*Requirement:* Gather every line of the entries that includes the word "факторы".

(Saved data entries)
»»
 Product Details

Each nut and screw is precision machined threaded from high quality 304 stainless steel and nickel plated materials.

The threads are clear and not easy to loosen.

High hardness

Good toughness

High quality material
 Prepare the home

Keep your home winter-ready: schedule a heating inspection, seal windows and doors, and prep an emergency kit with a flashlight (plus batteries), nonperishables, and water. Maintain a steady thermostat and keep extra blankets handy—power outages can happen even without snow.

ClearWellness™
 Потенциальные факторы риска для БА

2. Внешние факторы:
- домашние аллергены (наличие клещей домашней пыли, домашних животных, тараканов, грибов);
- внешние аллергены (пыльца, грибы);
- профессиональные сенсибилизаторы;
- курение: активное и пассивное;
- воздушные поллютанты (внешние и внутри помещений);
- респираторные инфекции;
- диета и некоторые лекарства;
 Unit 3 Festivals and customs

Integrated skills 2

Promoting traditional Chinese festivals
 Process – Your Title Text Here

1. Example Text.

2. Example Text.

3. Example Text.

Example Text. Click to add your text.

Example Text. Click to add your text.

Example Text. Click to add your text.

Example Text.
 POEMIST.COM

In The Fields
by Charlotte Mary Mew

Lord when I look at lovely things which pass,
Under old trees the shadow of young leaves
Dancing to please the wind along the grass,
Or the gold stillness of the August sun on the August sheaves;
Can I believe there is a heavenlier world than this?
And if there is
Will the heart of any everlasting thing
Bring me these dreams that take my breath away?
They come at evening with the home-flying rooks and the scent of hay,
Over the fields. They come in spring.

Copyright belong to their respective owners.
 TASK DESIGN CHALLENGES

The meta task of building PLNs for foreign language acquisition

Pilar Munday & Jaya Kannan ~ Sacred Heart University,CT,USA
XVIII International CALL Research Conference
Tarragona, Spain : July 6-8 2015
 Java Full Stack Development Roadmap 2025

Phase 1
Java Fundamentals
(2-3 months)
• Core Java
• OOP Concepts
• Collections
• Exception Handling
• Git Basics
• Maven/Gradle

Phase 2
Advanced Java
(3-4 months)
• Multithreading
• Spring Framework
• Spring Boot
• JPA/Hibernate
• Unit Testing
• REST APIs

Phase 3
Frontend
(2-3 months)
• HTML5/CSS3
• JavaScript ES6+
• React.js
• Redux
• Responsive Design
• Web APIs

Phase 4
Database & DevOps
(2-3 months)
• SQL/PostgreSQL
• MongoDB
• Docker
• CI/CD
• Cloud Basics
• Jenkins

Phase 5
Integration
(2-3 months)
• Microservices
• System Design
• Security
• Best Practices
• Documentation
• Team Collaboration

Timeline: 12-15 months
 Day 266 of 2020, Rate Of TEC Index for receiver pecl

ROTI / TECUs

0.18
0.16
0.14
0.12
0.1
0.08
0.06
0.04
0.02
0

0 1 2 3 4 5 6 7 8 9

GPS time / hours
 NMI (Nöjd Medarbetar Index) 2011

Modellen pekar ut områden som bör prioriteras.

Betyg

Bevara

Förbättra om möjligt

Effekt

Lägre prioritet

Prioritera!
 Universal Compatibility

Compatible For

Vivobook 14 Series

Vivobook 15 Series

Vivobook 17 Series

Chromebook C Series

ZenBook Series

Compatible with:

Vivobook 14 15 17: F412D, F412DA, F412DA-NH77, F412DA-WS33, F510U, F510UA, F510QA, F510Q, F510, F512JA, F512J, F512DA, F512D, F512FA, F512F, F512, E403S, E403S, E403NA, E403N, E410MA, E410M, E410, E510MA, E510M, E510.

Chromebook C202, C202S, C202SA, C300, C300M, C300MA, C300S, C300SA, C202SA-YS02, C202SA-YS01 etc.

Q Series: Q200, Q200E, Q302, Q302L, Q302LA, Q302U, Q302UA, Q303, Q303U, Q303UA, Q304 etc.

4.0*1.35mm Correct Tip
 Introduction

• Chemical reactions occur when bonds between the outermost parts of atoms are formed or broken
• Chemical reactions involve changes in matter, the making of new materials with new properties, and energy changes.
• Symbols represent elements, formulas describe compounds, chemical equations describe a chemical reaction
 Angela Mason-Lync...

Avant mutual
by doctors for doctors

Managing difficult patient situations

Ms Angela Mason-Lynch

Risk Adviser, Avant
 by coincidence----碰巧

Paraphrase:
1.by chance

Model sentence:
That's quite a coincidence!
««
*Task result:*
 Потенциальные факторы риска для БА
2. Внешние факторы:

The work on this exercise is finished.